◆ Task to complete:
Reproduce, without alteration, every line of the data; exclude the images.

◆ Supplied data:
□ □ □ □ □
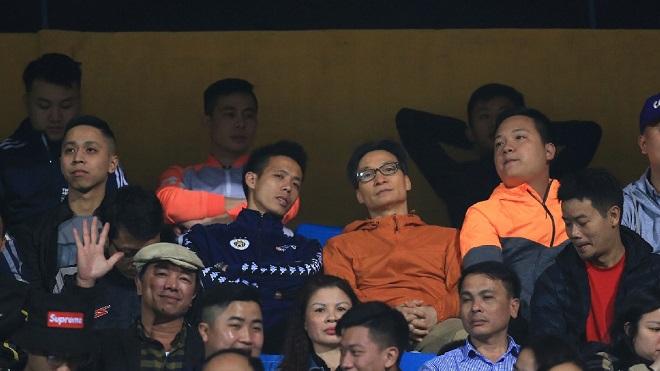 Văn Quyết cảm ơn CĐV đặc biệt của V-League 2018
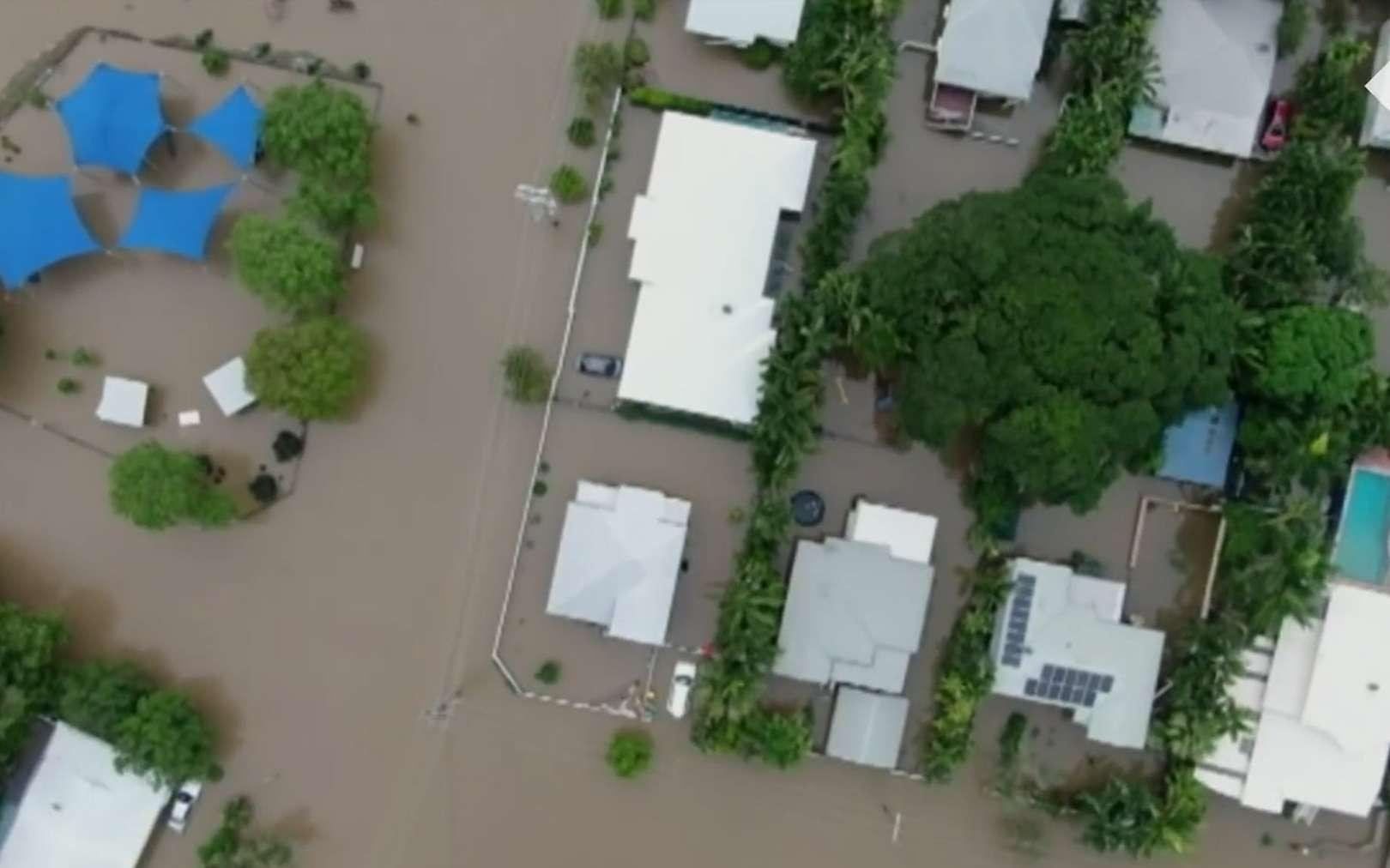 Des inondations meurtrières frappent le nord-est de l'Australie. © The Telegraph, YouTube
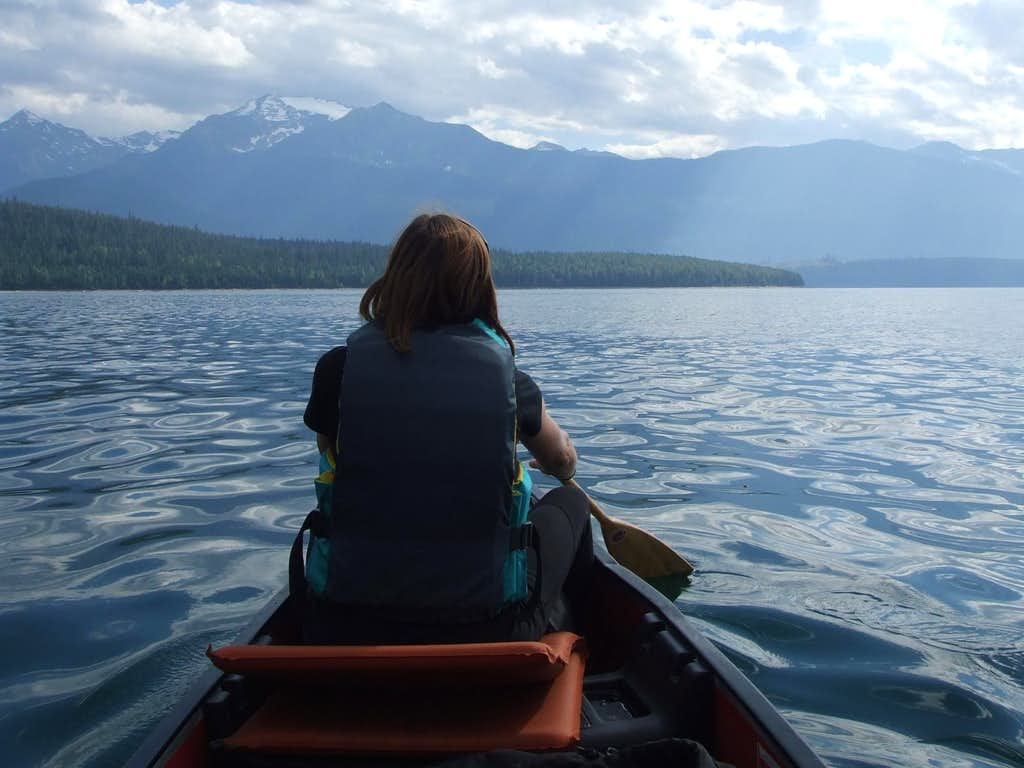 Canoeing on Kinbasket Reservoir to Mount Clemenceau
□ □ □ □ □
◆ Expected answer:
 Văn Quyết cảm ơn CĐV đặc biệt của V-League 2018
 Des inondations meurtrières frappent le nord-est de l'Australie. © The Telegraph, YouTube
 Canoeing on Kinbasket Reservoir to Mount Clemenceau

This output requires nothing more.